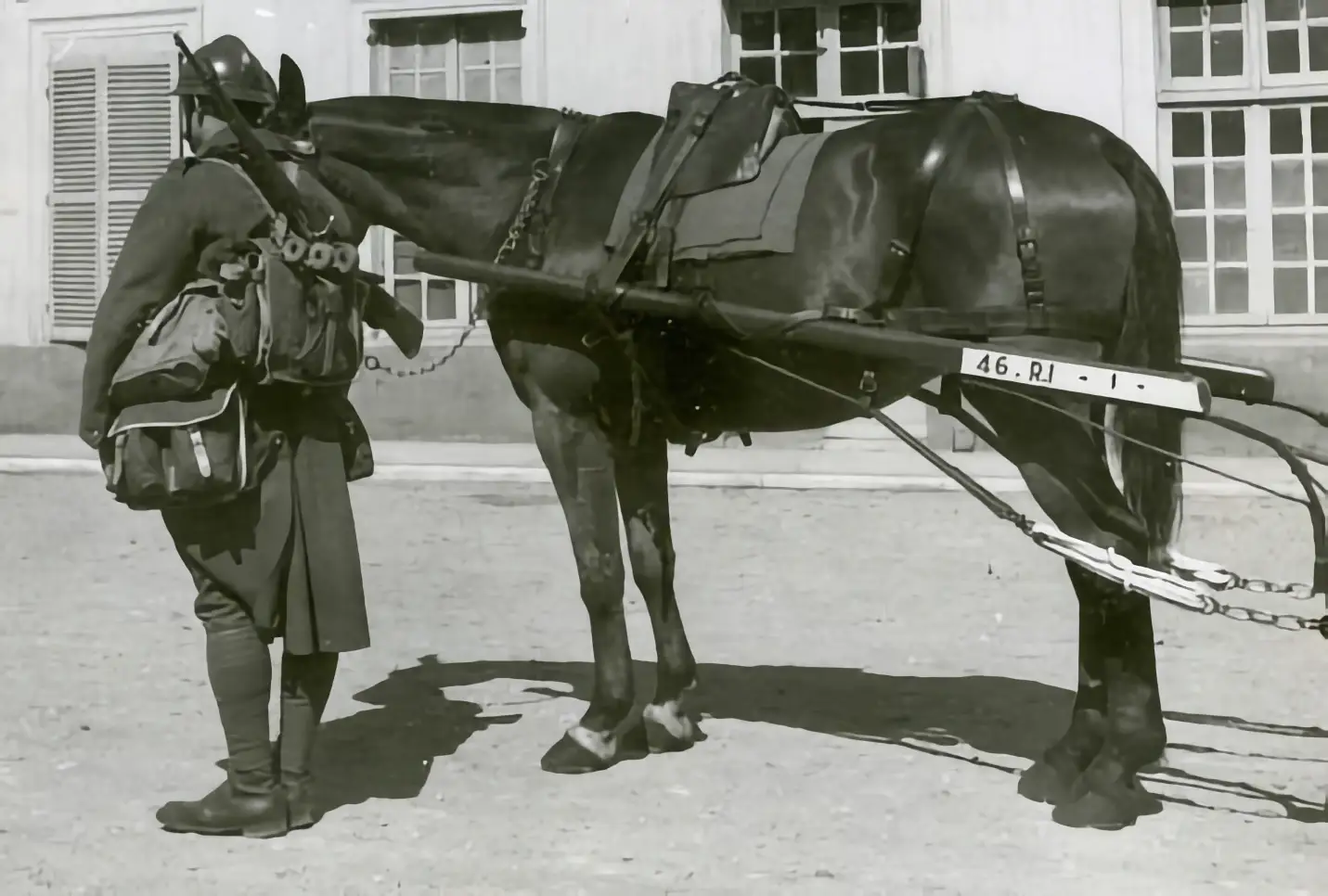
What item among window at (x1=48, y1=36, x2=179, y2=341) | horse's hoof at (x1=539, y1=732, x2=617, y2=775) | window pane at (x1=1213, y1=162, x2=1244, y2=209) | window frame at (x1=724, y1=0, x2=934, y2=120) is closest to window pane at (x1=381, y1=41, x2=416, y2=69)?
window at (x1=48, y1=36, x2=179, y2=341)

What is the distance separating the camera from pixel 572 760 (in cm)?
374

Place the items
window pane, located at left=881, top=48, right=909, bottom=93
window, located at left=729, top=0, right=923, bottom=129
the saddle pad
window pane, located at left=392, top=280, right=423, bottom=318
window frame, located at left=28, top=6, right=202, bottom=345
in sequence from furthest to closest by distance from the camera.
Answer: window pane, located at left=881, top=48, right=909, bottom=93
window, located at left=729, top=0, right=923, bottom=129
window pane, located at left=392, top=280, right=423, bottom=318
window frame, located at left=28, top=6, right=202, bottom=345
the saddle pad

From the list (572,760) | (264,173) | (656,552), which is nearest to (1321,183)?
(656,552)

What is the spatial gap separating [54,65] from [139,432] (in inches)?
99.9

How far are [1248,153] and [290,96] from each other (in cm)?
506

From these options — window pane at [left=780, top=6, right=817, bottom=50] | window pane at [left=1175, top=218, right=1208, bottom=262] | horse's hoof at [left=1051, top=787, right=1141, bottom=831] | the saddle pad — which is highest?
window pane at [left=780, top=6, right=817, bottom=50]

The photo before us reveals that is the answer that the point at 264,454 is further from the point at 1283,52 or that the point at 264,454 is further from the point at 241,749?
the point at 1283,52

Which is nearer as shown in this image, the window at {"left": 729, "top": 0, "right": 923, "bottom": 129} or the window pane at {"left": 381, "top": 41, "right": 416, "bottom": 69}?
the window pane at {"left": 381, "top": 41, "right": 416, "bottom": 69}

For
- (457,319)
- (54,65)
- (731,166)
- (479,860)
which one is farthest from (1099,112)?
(479,860)

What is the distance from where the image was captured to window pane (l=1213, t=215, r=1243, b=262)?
22.0 feet

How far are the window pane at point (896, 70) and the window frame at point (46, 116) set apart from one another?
3.58 meters

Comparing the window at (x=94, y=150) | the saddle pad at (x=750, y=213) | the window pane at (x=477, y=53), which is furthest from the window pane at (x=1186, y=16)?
the window at (x=94, y=150)

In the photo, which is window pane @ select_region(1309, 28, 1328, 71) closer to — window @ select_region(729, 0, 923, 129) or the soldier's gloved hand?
window @ select_region(729, 0, 923, 129)

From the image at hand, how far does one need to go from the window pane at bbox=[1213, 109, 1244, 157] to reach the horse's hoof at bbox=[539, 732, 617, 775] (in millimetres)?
4774
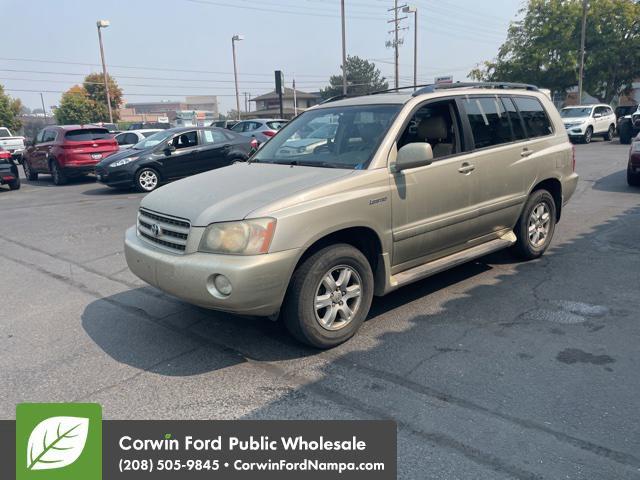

# Written request
Copy out all of the material above word for word, leaving out the pictures.

# Task response
What item among window at (x1=48, y1=36, x2=179, y2=341) | horse's hoof at (x1=539, y1=732, x2=617, y2=775) | window pane at (x1=1213, y1=162, x2=1244, y2=209) | window frame at (x1=724, y1=0, x2=934, y2=120) is closest to window pane at (x1=381, y1=41, x2=416, y2=69)?
window at (x1=48, y1=36, x2=179, y2=341)

What is the distance separating the camera from pixel 572 760 (in cm)?
374

Place the items
window pane, located at left=881, top=48, right=909, bottom=93
window, located at left=729, top=0, right=923, bottom=129
the saddle pad
window pane, located at left=392, top=280, right=423, bottom=318
window frame, located at left=28, top=6, right=202, bottom=345
in sequence from furthest to closest by distance from the camera.
Answer: window pane, located at left=881, top=48, right=909, bottom=93
window, located at left=729, top=0, right=923, bottom=129
window pane, located at left=392, top=280, right=423, bottom=318
window frame, located at left=28, top=6, right=202, bottom=345
the saddle pad

From the list (572,760) | (264,173) | (656,552), which is nearest to (1321,183)?
(656,552)

What is the spatial gap separating [54,65] from [139,432] (in inches)?
99.9

How far are [1248,153] and [290,96] from each other (in cm)?
506

From these options — window pane at [left=780, top=6, right=817, bottom=50] | window pane at [left=1175, top=218, right=1208, bottom=262] | horse's hoof at [left=1051, top=787, right=1141, bottom=831] | the saddle pad — which is highest?
window pane at [left=780, top=6, right=817, bottom=50]

The photo before us reveals that is the answer that the point at 264,454 is further from the point at 1283,52 or that the point at 264,454 is further from the point at 241,749?
the point at 1283,52

Which is nearer as shown in this image, the window at {"left": 729, "top": 0, "right": 923, "bottom": 129} or the window pane at {"left": 381, "top": 41, "right": 416, "bottom": 69}?
the window pane at {"left": 381, "top": 41, "right": 416, "bottom": 69}

For
- (457,319)
- (54,65)
- (731,166)
- (479,860)
which one is farthest from (1099,112)?
(479,860)

What is the distance from where the image was captured to window pane (l=1213, t=215, r=1243, b=262)?
22.0 feet

How far are the window pane at point (896, 70) and the window frame at point (46, 116) set apart from one another?
3.58 meters

Comparing the window at (x=94, y=150) | the saddle pad at (x=750, y=213) | the window pane at (x=477, y=53), which is furthest from the window pane at (x=1186, y=16)?
the window at (x=94, y=150)

In the photo, which is window pane @ select_region(1309, 28, 1328, 71) closer to — window @ select_region(729, 0, 923, 129) or the soldier's gloved hand?
window @ select_region(729, 0, 923, 129)

From the image at hand, how far does one need to go from the window pane at bbox=[1213, 109, 1244, 157] to reach the horse's hoof at bbox=[539, 732, 617, 775] (in millimetres)?
4774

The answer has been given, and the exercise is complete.